Listen to Dr. Ernst’s acceptance speech:
When Dr. Pieter Ernst, a native of South Africa, moved to rural, war-torn Mozambique in the early 1990s to offer his clinical services, he saw mothers and children suffering from diseases that were both preventable and treatable. A few years later, in conjunction with the start of a USAID-funded World Relief Child Survival Project, he came up with the idea for training “care groups” of village volunteers as a way for limited numbers of project staff to maximize household contacts for health promotion. In consultation with Dr. Muriel Elmer, a specialist in adult education who was working in World Relief’s health technical unit, what was to become the Care Group Model first took shape.
Consistently strong results led to a series of successful projects, covering ever larger populations in new districts within Gaza Province. Pieter’s leadership and continual innovation to improve implementation yielded excellent outcomes and documented impact: an independent mortality assessment of the population reached by the second CSP measured infant and under-five mortality reductions of 49% and 42%, respectively.

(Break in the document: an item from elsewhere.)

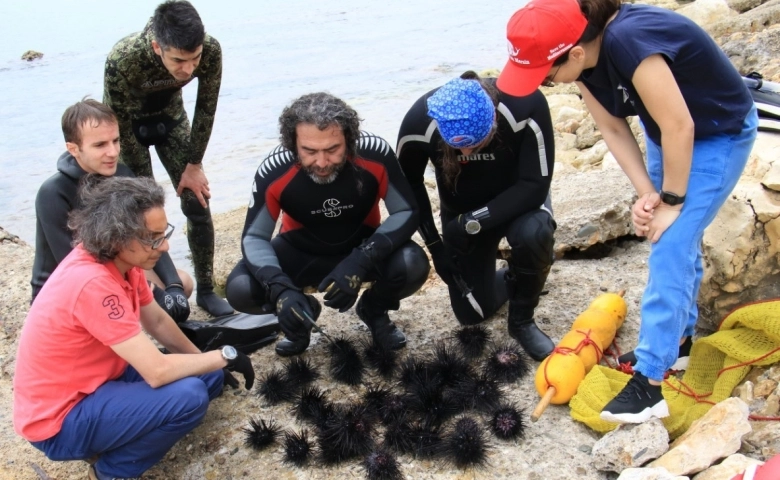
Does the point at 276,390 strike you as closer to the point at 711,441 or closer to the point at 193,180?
the point at 193,180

By then, the Care Group Model had proven to be highly replicable, spreading to other countries and organizations. The Care Group Difference, a guide to the model, was published in 2004 with a Diffusion of Innovation grant from the CORE Group, contributing to increased visibility. It was highlighted in UNICEF’s The State of the World’s Children, 2008, as an effective method of implementing Community IMCI. Today, the Care Group Model has been implemented by at least 23 other nongovernmental organizations in 21 countries, largely with the support of the US Agency for International Development , a vehicle bringing improved health to some of the poorest and most vulnerable communities in the world, and through which countless thousands of lives have been saved.
Dr. Pieter Ernst was Project Director for World Relief Mozambique’s first 2 CSPs (1995-1999 and 1999-2003) and subsequent Expanded Impact Project (2004-2009). For many of those years, he also spent one day per week providing medical and surgical care, including fistula repair, at Chokwe District Hospital. He currently advises World Relief’s community-based TB project in Gaza Province (using Care Groups) and a USAID bilateral project in Nampula Province – when not applying his creative energy to improve community approaches to agriculture. Though an infrequent presence in the United States, Pieter’s pioneering work with Care Groups has influenced many CORE Group members – and child survival beneficiaries on three continents. Prior to working with Child Survival programs, he served as a medical doctor in Namibia, South Africa, and Mozambique in Community Medicine, Surgery, Obstetrics, Gynecology, Outpatients and Casualty.